Problem: Five dashboards all refresh at 09:00 causing timeouts.

  • Offset refreshes: D1 08:52, D2 08:55, D3 08:58, D4 09:02, D5 09:05.
  • Set exponential backoff on retries (for example, 1, 2, 4 minutes) to avoid new stampedes.
  • Result: flatter load curve, reduced queue time.

Hands-on exercises

Try these to turn concepts into muscle memory.

Exercise 1 (ex1) — Plan BI concurrency and scaling

See the Exercises section below for full instructions and solution. Deliverables: QPS estimate, required concurrent queries, recommended min/max clusters, and queue thresholds.

Exercise 2 (ex2) — Design an aggregate + refresh policy

Define schema, refresh cadence, incremental strategy, and expected reduction factor vs raw data.
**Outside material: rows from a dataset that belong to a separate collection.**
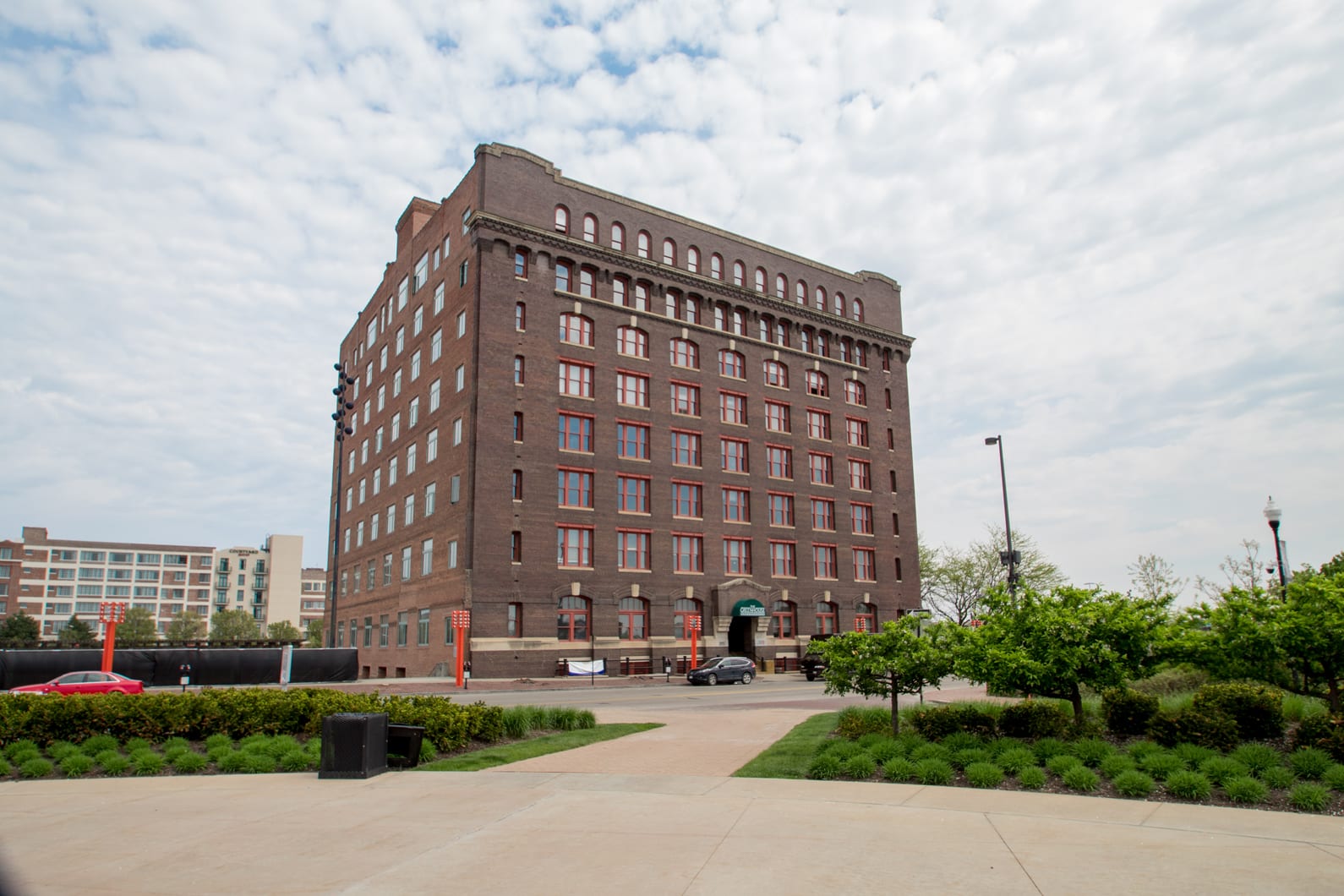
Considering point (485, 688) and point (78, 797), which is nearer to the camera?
point (78, 797)

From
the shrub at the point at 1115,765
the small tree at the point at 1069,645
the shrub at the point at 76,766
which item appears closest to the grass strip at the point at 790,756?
the small tree at the point at 1069,645

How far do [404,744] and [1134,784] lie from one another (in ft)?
33.3

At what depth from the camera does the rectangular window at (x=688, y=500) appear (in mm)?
54688

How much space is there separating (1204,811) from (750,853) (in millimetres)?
5403

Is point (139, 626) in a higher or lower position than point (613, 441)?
lower

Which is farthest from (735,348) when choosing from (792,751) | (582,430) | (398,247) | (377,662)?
(792,751)

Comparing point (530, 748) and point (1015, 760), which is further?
point (530, 748)

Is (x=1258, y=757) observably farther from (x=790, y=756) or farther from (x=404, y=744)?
(x=404, y=744)

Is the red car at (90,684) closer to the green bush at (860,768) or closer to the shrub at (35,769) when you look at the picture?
the shrub at (35,769)

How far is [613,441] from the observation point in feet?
171

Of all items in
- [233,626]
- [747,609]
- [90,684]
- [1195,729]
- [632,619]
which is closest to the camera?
[1195,729]

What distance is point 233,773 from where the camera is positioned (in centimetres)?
1388

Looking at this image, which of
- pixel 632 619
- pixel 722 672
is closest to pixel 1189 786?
pixel 722 672

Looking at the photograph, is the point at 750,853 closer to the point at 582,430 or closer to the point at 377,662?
the point at 582,430
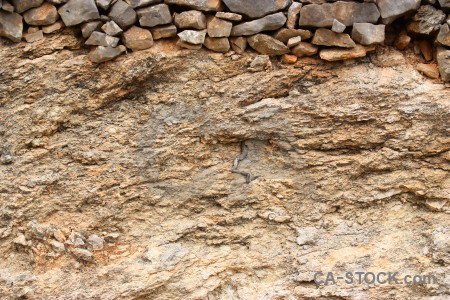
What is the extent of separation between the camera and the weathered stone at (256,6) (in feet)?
8.99

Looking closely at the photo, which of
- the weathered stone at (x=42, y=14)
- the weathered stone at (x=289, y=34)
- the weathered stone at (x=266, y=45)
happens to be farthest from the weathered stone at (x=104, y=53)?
the weathered stone at (x=289, y=34)

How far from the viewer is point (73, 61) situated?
2787 millimetres

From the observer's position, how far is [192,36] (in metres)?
2.76

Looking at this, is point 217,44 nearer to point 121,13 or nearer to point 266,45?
point 266,45

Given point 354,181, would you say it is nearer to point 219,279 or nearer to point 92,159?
point 219,279

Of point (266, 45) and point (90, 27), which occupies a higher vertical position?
point (90, 27)

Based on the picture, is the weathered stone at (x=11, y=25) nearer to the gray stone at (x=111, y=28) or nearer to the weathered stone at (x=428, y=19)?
the gray stone at (x=111, y=28)

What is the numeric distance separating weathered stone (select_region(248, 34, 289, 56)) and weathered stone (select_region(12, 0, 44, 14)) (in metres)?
1.14

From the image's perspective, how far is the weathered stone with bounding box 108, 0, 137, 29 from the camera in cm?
272

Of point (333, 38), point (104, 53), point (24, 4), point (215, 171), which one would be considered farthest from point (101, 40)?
point (333, 38)

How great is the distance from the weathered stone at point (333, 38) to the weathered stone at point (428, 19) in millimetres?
375

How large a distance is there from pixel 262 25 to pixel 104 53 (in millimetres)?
855

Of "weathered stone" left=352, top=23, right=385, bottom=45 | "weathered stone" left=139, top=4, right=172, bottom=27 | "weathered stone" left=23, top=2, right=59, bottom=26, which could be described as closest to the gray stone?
"weathered stone" left=139, top=4, right=172, bottom=27

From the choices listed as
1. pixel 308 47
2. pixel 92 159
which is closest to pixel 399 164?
pixel 308 47
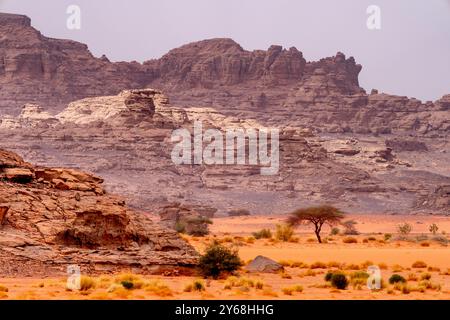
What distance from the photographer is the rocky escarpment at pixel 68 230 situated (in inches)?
1085

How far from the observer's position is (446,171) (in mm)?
148000

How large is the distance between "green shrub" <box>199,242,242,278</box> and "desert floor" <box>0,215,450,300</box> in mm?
467

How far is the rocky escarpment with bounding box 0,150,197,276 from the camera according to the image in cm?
2755

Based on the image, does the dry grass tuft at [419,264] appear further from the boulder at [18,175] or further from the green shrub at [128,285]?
the green shrub at [128,285]

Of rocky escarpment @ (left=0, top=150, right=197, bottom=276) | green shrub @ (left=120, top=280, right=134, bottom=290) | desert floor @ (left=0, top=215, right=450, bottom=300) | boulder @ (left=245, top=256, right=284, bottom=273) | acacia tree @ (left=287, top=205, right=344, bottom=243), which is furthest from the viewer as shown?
acacia tree @ (left=287, top=205, right=344, bottom=243)

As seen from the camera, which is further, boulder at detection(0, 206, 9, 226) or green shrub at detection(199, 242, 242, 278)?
green shrub at detection(199, 242, 242, 278)

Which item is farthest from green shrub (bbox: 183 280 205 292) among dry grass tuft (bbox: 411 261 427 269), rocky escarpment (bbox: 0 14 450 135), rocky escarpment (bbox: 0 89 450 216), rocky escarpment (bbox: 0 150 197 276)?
rocky escarpment (bbox: 0 14 450 135)

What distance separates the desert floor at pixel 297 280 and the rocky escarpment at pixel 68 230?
1025mm

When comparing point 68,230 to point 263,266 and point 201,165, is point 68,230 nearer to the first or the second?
point 263,266

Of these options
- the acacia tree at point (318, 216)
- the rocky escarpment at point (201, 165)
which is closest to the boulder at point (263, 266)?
the acacia tree at point (318, 216)

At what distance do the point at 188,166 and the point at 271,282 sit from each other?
319 ft

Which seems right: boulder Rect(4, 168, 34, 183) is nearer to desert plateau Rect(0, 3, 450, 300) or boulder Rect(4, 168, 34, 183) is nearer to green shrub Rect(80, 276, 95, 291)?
desert plateau Rect(0, 3, 450, 300)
Checklist: did you cover the essentials?
  • Separate BI from ELT with clear limits.
  • Compute a simple QPS × p95 concurrency estimate.
  • Choose scale-out vs scale-up appropriately.
  • Add aggregates that match dashboard grain.
  • Stagger refreshes; set cache TTLs with intent.
  • Instrument p95 latency and queue time.

Common mistakes and how to self-check

  • Single shared compute for everything: If BI p95 spikes when ELT runs, you need isolation.
  • Scaling size when you need lanes: Many short queries benefit from more clusters, not just bigger ones.
  • Skipping aggregates: If dashboards always group by day and country, roll them up.
  • Unbounded concurrency: Letting one user fire hundreds of queries can starve others; enforce per-user limits.
  • SELECT * everywhere: Increases scan sizes and latency; select only needed columns.
  • Refreshes on the hour: Stagger schedules to avoid synchronized bursts.
Self-check prompts
  • Is BI p95 below target during peak and overlapping jobs?
  • What percent of queries hit aggregates/materialized views?
  • Is queue time < 10–20% of total latency during peak?
  • What is your cache hit rate and TTL policy?

Practical projects

  • Build a BI burst playbook: forecast peak load, configure isolation, define SLOs, and document scaling rules.
  • Aggregate accelerator: implement two aggregates for your top dashboards and measure before/after p95 and cost.
  • Scheduler smoothing: stagger 10+ refreshes, add backoff, and show the resulting utilization chart.

Who this is for

  • Analytics Engineers and BI Developers responsible for dashboard performance and warehouse efficiency.
  • Data Engineers who share platform responsibility for ELT and BI compute.

Prerequisites

  • Comfort with SQL and star-schema modeling.
  • Basic understanding of your warehouse’s scaling model (slots/clusters/queues).
  • Ability to schedule jobs and read performance metrics.

Learning path

  • Start: Query performance foundations (pruning, joins, caching).
  • Then: Workload isolation and auto-scaling configuration.
  • Next: Aggregates/materialized views for common analytics patterns.
  • Finally: Monitoring and SLO management with alerts.

Next steps

  • Complete the exercises below and validate with the solutions.
  • Take the quick test to check understanding. Everyone can take it; logged-in users get saved progress.
  • Apply one practical project in your environment this week.

Mini challenge

In one page, propose a plan to cut your top dashboard’s p95 latency by 50% during peak. Include: isolation change, aggregate design, and scaling settings.

Quick Test

The Quick Test is available to everyone for free. If you log in, your progress will be saved.

Practice Exercises

2 exercises to complete

Instructions

Scenario: 300 users open the same dashboard within 10 minutes. Each initial load fires 8 queries. 35% of users apply one filter that triggers 3 additional queries. Expected result cache hit rate: 25%. Target p95 query latency: 3 seconds. Each compute cluster can run 16 concurrent queries.

  • 1) Estimate total queries, QPS, and effective QPS after cache.
  • 2) Estimate required concurrent queries using concurrency ≈ QPS × p95.
  • 3) Recommend min/max clusters (scale out) and a queue threshold for scaling.
  • 4) State one limit to protect the system (for example, per-user concurrency).
Expected Output
About 2715 total queries; ~4.53 QPS raw; ~3.39 QPS after cache; ~10–11 concurrent queries needed; recommend multi-cluster min=1 max=2, scale when queue > 8; add per-user concurrency limit (e.g., 4).